Having positively identified both the client device and the service it targets, identifying the user completes the triumvirate of certainty that Zero Trust demands. Of course system-to-system requests that don’t involve a human user don’t apply to this requirement or section.
Human users typically identify themselves with a username or email address and password. Whether using a thick client application on their device or a browser, the use of passwords is well established in practice. Weak passwords, cross-site password reuse, and other such insecure practices lead to security breaches. This has led to the increased usage of multi-factor authentication (MFA), in which a physical device is used in tandem with a password to ensure a person is who they say they are. These devices can take the form of hardware security tokens, such as YubiKeys or smart cards, or mobile devices, using an app or SMS text messages.
Once a password of sufficient security is established and used in tandem with MFA, it is often a priority to provide a unified experience across applications within an organization. This is supported via Single Sign-On (SSO), in which a user’s credentials provide access to multiple systems. When an external identity provider is used for this authentication it is referred to as federated identity. Users are likely familiar with this when, for instance, their Google, Apple, or Facebook login provides access to another site or service.
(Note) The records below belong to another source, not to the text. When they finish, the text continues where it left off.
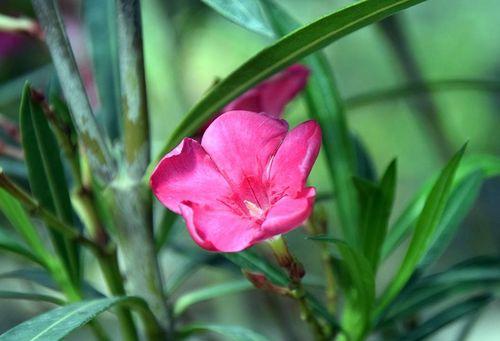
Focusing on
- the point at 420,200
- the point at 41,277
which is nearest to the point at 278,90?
the point at 420,200

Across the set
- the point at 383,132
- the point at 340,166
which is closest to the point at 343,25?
the point at 340,166

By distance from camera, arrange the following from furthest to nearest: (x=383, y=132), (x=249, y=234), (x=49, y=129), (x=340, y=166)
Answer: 1. (x=383, y=132)
2. (x=340, y=166)
3. (x=49, y=129)
4. (x=249, y=234)

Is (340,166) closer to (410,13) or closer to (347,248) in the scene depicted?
(347,248)

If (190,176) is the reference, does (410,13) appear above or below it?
above

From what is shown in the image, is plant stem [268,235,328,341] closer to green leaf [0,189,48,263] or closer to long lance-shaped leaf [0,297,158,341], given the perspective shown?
long lance-shaped leaf [0,297,158,341]

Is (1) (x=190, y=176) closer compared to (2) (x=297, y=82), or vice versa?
(1) (x=190, y=176)

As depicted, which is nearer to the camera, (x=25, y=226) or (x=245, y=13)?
(x=245, y=13)

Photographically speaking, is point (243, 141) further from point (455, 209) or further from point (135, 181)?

Maintaining individual access rights for each user in an organization would be prohibitively expensive, therefore role-based access controls are widely used to allow users who share a classification to have equivalent access, always with an eye towards the Principle of Least Privilege. The combination of individual and group authentication and authorization comprises Identity Access Management (IAM).
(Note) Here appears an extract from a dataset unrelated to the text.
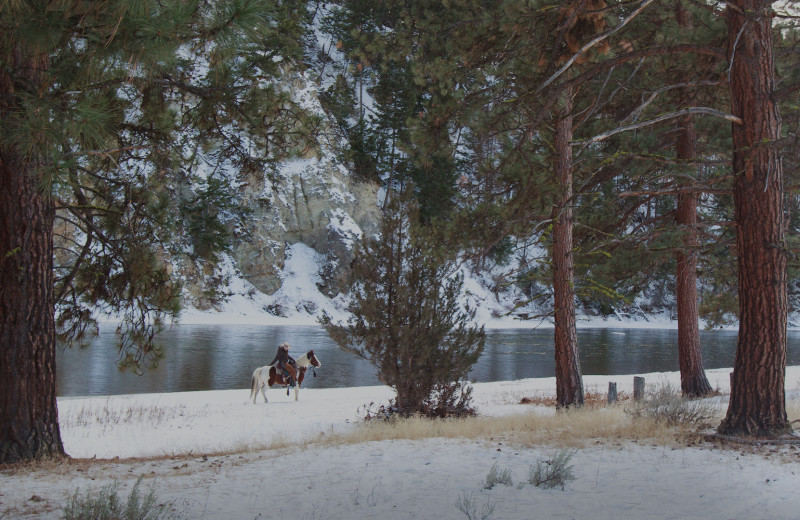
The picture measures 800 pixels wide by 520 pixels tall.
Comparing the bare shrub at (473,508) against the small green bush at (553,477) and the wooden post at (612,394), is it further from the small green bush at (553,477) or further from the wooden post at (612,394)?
the wooden post at (612,394)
Well-considered roles and structured processes around group management are fundamental to securely implementing Zero Trust.
Prior to implementing authentication and other Zero Trust security infrastructure, some attention should be given to the network itself. In cloud computing, software-defined networks are called Virtual Private Clouds (VPCs) that comprise related resources that share an IP address pool. Instances within one VPC cannot contact instances in another without specific network handling to allow and route such communication. Careful application of permissions should forbid unapproved communication even to peers within the VPC. The security boundaries provided by VPCs encourage a practice called microsegmentation, in which collections of services are isolated from others and approved communication between clients and services must be explicitly permitted. In this fashion, even if a VPC is compromised, the blast radius of possible damage is kept to a minimum. Unlike in traditional networking, a nefarious actor will not have trusted access to other network members.
Implementing a robust Zero Trust framework requires a complete rethinking of network security. Responsibility for ensuring there are no breaches shifts from a hands-off “castle-and-moat” system in which trust is assumed within the perimeter to a model in which every user, device, and service must prove its identity and trustworthiness through providing credentials and telemetry data that is regularly collected and kept up to date. This requires a significant initial investment in infrastructure and automation but pays off in ease of access and a higher degree of security.